3D Dot / Cross Product
Compute dot and cross product of two 3D vectors.
Overview
The 3D Dot and Cross Product Calculator computes both inner-product values for a pair of 3D vectors in one shot. You give it two triples (x, y, z) and it returns the scalar dot product plus the vector cross product, along with magnitudes for context.
This is the workhorse calculation behind 3D rotations, lighting normals, torque, angular velocity and many physics shortcuts. Game developers, robotics students and graphics engineers reach for it constantly when checking out-of-plane orientations or computing surface normals.
How it works
For vectors a = (a1, a2, a3) and b = (b1, b2, b3) the dot product is a . b = a1*b1 + a2*b2 + a3*b3, a single scalar. It equals |a| |b| cos θ, so it tells you about alignment.
The cross product is a x b = (a2*b3 - a3*b2, a3*b1 - a1*b3, a1*b2 - a2*b1). The result is a vector perpendicular to both inputs, with magnitude |a| |b| sin θ — equal to the area of the parallelogram spanned by a and b. Its direction follows the right-hand rule.
Examples
(1, 0, 0) . (0, 1, 0) → 0 (perpendicular)
(1, 2, 3) . (4, -5, 6) → 12
(1, 0, 0) x (0, 1, 0) → (0, 0, 1)
(1, 2, 3) x (4, 5, 6) → (-3, 6, -3)
FAQ
Why are there two products?
The dot product returns a scalar related to alignment; the cross product returns a vector perpendicular to both inputs. They answer different questions.
Is the cross product anti-commutative?
Yes. a x b = -(b x a). Swapping the operands flips the result's direction.

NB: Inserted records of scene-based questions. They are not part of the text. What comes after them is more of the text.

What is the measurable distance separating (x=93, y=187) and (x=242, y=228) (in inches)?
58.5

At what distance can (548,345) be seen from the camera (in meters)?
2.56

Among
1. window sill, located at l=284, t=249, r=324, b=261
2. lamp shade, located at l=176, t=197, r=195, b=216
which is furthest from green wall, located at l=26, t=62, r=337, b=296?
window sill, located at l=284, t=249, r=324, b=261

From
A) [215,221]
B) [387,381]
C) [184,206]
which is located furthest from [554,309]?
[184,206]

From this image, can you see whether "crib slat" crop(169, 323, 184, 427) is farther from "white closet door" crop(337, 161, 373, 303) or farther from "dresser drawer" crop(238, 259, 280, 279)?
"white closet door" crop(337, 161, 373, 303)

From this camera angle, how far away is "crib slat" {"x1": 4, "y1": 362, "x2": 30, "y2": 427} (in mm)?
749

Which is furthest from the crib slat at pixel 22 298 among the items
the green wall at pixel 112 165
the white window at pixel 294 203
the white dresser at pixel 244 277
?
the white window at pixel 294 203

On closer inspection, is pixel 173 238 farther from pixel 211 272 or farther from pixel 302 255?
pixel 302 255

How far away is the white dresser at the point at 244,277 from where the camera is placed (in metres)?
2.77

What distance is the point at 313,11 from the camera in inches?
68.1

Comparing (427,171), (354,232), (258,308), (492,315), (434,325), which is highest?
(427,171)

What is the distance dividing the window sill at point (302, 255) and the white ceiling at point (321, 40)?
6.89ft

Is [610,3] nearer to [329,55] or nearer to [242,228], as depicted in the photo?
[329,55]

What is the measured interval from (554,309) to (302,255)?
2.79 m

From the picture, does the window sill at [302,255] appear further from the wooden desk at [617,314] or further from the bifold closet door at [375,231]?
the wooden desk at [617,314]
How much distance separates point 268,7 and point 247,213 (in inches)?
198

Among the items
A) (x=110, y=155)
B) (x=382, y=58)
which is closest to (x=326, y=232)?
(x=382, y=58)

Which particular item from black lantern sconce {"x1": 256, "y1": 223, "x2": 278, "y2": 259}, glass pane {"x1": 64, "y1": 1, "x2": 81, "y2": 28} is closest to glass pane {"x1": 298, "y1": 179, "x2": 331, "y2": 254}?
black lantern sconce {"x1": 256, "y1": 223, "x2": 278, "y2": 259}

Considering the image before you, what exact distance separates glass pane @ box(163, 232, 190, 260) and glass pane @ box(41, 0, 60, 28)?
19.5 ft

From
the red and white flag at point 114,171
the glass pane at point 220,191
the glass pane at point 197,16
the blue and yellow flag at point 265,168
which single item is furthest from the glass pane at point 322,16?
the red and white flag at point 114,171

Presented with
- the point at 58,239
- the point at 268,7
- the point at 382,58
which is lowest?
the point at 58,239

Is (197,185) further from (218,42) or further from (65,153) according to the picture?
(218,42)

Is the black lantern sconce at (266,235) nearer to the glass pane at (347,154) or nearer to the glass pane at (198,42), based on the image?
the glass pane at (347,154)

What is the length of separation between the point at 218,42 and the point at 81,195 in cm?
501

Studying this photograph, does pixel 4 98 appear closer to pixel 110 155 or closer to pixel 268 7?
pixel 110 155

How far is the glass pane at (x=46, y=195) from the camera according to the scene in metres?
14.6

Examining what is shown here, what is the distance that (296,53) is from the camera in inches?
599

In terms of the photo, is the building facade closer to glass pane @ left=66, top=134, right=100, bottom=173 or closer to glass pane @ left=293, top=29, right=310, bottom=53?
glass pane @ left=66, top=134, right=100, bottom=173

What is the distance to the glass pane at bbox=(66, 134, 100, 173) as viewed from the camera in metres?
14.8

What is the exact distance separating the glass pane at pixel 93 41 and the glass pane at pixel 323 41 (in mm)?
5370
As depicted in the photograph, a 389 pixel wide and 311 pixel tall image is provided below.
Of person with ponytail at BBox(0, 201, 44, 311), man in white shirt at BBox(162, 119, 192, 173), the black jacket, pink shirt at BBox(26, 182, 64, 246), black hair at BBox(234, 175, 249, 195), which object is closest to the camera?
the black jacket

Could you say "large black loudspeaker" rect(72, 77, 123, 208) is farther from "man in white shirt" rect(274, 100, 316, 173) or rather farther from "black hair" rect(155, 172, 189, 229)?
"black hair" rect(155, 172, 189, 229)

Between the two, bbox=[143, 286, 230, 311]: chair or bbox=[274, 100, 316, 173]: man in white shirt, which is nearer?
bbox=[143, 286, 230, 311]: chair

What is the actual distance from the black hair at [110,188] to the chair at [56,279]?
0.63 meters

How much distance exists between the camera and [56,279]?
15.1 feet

What if the vectors are parallel?
The cross product is the zero vector and the dot product is +|a| |b| (parallel) or -|a| |b| (anti-parallel).
Does the right-hand rule apply?
Yes. Point fingers from a to b through the smaller angle; your thumb gives the direction of a x b.
Can I use 2D vectors?
Set the z-component to zero. The resulting cross product will only have a non-zero z-component, giving the signed area in the xy-plane.